Taken together, the PCR and Southern blot analysis confirmed the identity and integrity of the targeted Rab38IDG-Cht alleles in the founder mice R1.1, R3.5, and R3.9. These mutants were identified among 87 pups derived from embryo injections, corresponding to a recombination rate of 3.5% at Rab38. This efficiency is comparable to our previous results from the Rosa26 locus that showed a 2%–4% rate for the ZFN-mediated integration of reporter genes (8).
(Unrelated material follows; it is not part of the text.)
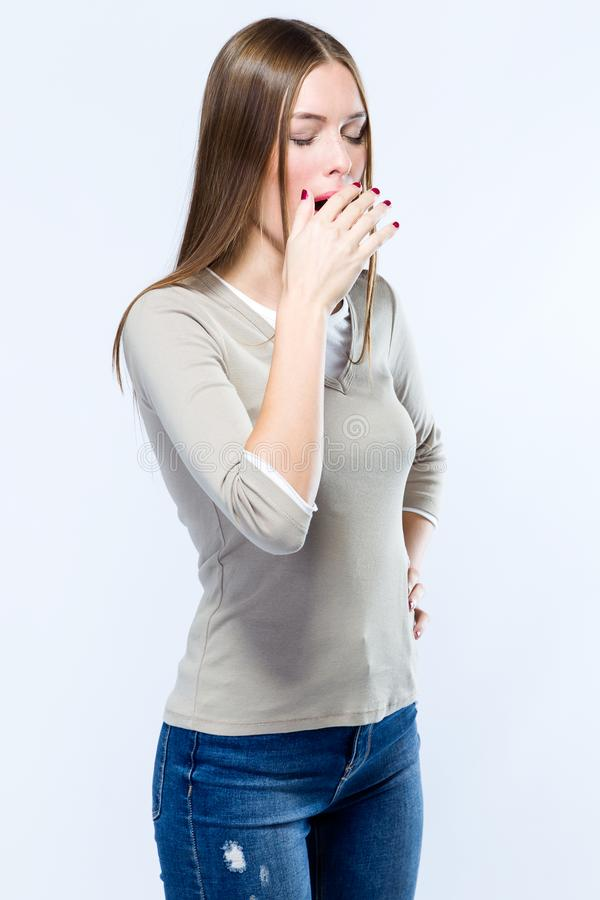 Beautiful young woman yawning over white background. stock photography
To establish breeding colonies of Rab38IDG-Cht mutants, the founders were mated and the resulting offspring were genotyped for the presence of the targeted allele by PCR and Southern blot analysis. Founder R1.1 transmitted the Rab38IDG-Cht allele to 8 of 22 pups (36%), founder R3.5 to 5 of 24 pups (21%) and founder R3.9 to 5 of 10 pups (50%) indicating that ZFNRab38 expression did not interfere with the founder’s fertility. Statistical analysis revealed that mutant offspring appear at a submendelian ratio (18 positive pups of 56, P = 0.01045), suggesting that likely the founder mice R1.1 and R3.5 represent a mosaic of heterozygous targeted and wild type cells. Heterozygous mutant offspring were further mated to generate homozygous Rab38IDG-Cht mice. Genotyping of these offspring revealed a genotype distribution of 30.9% homozygote Rab38IDG-Cht (Fig. 1E, #47, #86), 48.1% heterozygote Rab38IDG-Cht, and 21.0% Rab38+/+ pups. The homozygous carriers of the Rab38IDG-Cht mutation exhibited the expected chocolate-like coat color (Fig. 1F, #47), as known from the natural Rab38cht mutants (21). This result indicates the functionality of the G19V mutation of the targeted Rab38IDG-Cht allele and provides the first genetic model with a targeted codon replacement generated by ZFN-assisted HR in one-cell embryos.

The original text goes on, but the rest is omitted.